A settembre,
l’inflazione USA si è attestata al 2,4% su base annuale, oltre le attese degli analisti censiti da Reuters al 2,3% e leggermente meno rispetto al 2,5% di agosto. La rilevazione
core, che toglie dal computo le componenti più volatili, ha
registrato un 3,3%, in crescita rispetto al consensus e al precedente 3,2%.
Le variazioni su base mensile sono dello 0,2% per il dato headline e del +0,3% per quello core, che si confrontano rispettivamente con stime al 0,1% e allo 0,2%. L’aumento della misurazione è dovuto per oltre il 75% dai costi abitativi (shelter) e dal cibo.
Guardando alle variazioni dei singoli componenti su base mensile, i prezzi dei generi alimentari sono cresciuti dello 0,4%, quelli dell’energia hanno registrato un -1,9%, quelli dei veicoli nuovi del +0,2%, quello dei veicoli usati del +0,3%, quelli dell’abbigliamento del +1,1%, quelli delle commodity sanitarie del -0,7%, quelli della componente shelter del +0,2%, quelli dei servizi di trasporto del +1,4% e quelli dei servizi sanitari del +0,7%.

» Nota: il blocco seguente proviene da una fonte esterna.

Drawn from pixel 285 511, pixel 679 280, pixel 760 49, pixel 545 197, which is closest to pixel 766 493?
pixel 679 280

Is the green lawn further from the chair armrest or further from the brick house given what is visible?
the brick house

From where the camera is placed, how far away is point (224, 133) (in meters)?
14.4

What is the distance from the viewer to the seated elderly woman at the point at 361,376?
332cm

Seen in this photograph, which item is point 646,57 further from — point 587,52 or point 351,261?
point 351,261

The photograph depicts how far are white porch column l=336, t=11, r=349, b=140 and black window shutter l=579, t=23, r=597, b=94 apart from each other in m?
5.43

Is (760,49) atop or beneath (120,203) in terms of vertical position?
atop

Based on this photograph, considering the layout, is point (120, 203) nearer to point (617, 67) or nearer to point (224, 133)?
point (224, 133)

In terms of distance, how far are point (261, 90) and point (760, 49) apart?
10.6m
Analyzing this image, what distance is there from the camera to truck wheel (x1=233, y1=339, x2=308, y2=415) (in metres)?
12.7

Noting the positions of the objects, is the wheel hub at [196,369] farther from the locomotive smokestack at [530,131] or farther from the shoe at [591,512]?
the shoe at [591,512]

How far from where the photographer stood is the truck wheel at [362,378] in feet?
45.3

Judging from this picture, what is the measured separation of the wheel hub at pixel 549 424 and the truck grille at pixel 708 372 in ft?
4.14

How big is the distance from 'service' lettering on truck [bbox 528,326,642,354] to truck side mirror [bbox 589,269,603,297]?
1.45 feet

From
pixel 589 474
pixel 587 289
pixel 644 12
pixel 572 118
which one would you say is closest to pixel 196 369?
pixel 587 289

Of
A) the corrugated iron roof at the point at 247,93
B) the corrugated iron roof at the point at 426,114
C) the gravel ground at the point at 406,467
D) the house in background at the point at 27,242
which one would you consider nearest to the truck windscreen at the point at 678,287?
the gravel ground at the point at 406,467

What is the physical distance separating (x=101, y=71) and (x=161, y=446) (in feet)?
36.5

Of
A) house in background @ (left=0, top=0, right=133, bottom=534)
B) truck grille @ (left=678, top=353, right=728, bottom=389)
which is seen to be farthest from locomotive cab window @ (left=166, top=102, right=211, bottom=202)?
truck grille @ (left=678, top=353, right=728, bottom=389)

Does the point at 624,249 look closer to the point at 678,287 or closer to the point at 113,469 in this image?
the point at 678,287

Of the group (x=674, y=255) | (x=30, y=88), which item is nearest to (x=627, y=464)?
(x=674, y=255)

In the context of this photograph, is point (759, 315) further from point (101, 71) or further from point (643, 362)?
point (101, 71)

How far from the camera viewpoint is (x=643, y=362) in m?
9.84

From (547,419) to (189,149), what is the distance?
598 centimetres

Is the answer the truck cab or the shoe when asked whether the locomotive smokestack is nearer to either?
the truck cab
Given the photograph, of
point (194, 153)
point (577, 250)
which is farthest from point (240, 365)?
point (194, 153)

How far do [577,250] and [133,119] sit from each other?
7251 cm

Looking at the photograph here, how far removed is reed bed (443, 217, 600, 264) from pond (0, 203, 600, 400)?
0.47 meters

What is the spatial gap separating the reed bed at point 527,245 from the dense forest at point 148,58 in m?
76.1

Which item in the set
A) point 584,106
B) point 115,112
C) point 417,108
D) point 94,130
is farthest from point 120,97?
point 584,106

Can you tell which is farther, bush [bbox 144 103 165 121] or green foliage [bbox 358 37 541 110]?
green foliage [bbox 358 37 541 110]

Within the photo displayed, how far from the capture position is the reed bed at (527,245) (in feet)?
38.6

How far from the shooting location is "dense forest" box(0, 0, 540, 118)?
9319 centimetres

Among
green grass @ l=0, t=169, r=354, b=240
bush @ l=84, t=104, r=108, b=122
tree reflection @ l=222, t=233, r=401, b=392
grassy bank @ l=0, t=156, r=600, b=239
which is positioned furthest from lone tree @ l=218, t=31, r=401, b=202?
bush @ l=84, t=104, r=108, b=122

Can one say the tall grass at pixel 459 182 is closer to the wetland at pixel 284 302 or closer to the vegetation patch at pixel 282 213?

Un dato positivo riguarda gli OER (owners equivalent rent) che sono cresciuti dello 0,33% m/m: si tratta della variazione più bassa da giugno.
Per il meeting del 7 novembre, le probabilità di un taglio di 25 punti base calcolate da Refinitiv sono del 90,7%. L’ipotesi di una riduzione da 50 punti base sembra tolta definitivamente dal tavolo.